Vicente Molina Foix
"Soy cabeza sin huevo, no concibo nunca", escribió Antonin Artaud en una de las anotaciones de sus cuadernos de Rodez de mayo de 1946. El fantasma de la esterilidad es sólo una de las paradojas de este grafómano desbordante cuya obra impresa, en la hasta ahora única edición completa, ocupa no menos de diez mil páginas repartidas en treinta volúmenes, con libros de poesía, ensayos, obras teatrales, guiones de cine y una vasta y alucinada correspondencia. Muy leído y seguido profusamente en los años 1960 y 1970, cuando fue inspirador de un tipo de pensamiento lírico discontinuo que bordeaba a menudo los límites de la locura y la trasgresión moral, Artaud sería hoy -si nos fiamos de la escasez de títulos suyos al alcance de los lectores españoles- un autor un tanto evaporado. Sin embargo, por encima de los delirios de una prosa percutiente y repleta de hallazgos de convulsiva belleza, se puede decir que no ha habido un escritor de tan alta calidad y dimensión en toda la literatura irracionalista francesa y posiblemente europea del siglo XX, por mucho que su militancia surrealista fuese breve. Al releerle en estos comienzos del XXI (y en su país al menos su obra y su figura vuelven a suscitar una gran atención), Artaud mantiene vigente el núcleo de unas preocupaciones que son las nuestras: el cuerpo como máquina de producción del placer y depósito de la angustia, la invasión de lo religioso en la esfera de lo privado, la nueva espiritualidad laica, la némesis medicinal y la búsqueda de experiencias extremas a través de las drogas, la vida primitiva y el viaje a las antípodas de nuestro regimentado primer mundo.
La Casa Encendida ha inaugurado hace un par de semanas en su sede central de Madrid una extraordinaria exposición Artaud, en la que predominan sus dibujos y autorretratos, los documentos que nos recuerdan al actor de algunas grandes películas de Dreyer, Pabst o Abel Gance y al dramaturgo y director de escena, al gran agitador de voz tronante; nadie que visite las salas de La Casa Encendida debe privarse de escuchar por los auriculares allí instalados la grabación histórica del programa radiofónico que Artaud realizó en 1947 para la radio nacional francesa, en el que, acompañado por actores y amigos de su entorno, él mismo encarna el papel del vidente y del severo aguafiestas.
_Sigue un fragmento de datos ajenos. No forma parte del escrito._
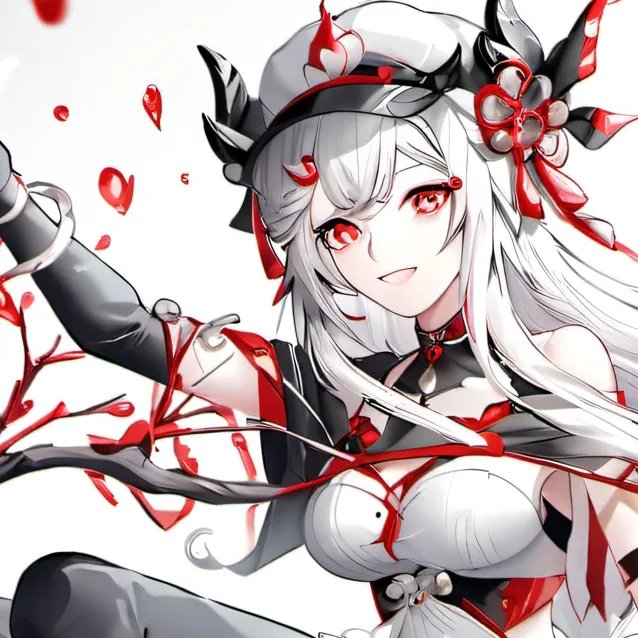 chat with ai character: lulu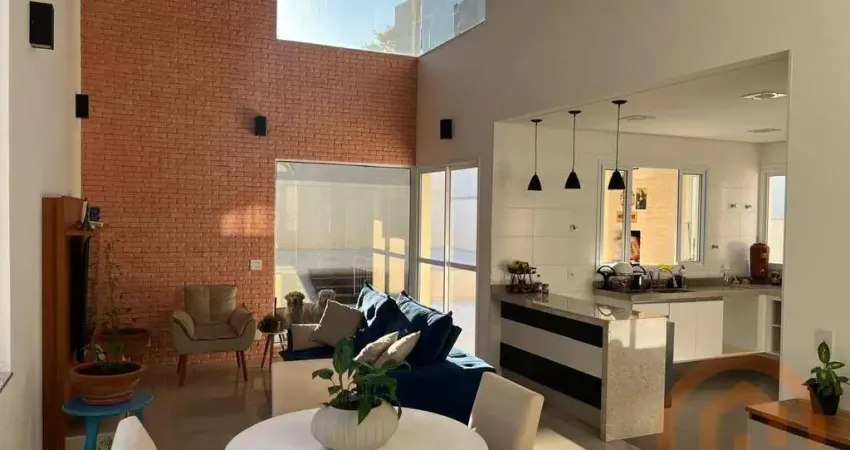 Casa com 3 dormitórios à venda, 204 m² por R$ 1.390.000,00 - Bairro da Mina - Itupeva/SP
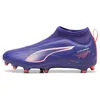Image de PUMA Ultra 5 Match+ LL FG/AG Jr Football Boots EU 38
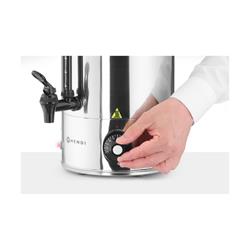 Kessel Temperaturregulierung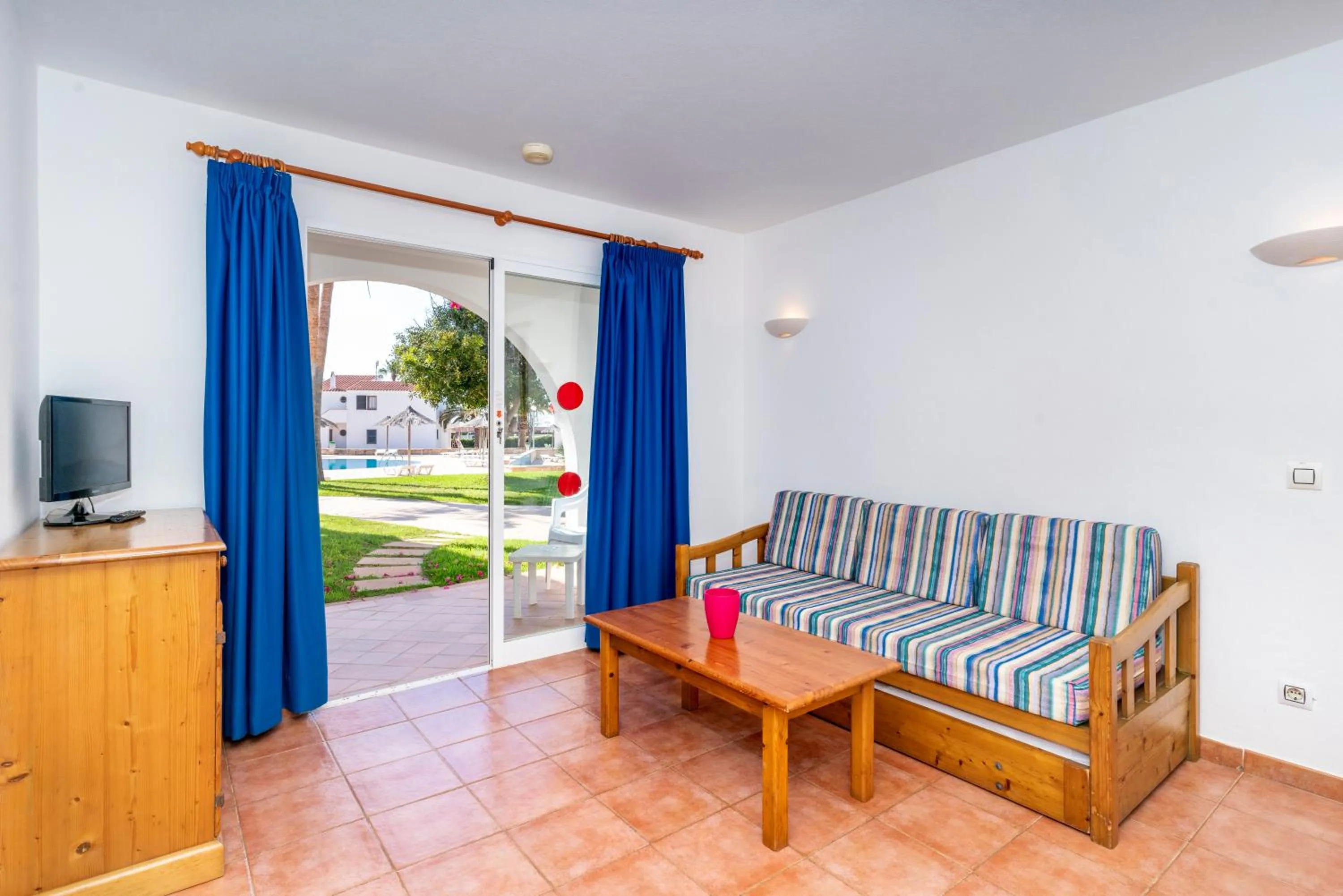 Living room in Apartamentos Vistapicas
El programa, ‘Para acabar con el juicio de Dios’, fue prohibido por la dirección de la radio, y no se emitió (por France Culture) hasta 1973. Artaud moriría pocos meses después, el 4 de marzo de 1948, a los 51 años. Quizá no pudo acabar con el juicio de Dios, como pretendía, pero ni los ‘electroshocks’ a que fue sometido en distintos hospitales psiquiátricos, ni la censura ni el caprichoso curso de las modas han conseguido que este "suicidado de la sociedad" (así llamó él a Van Gogh en uno de sus textos más radicales) haya sido sepultado en el olvido. Seguiremos escuchándole en este blog.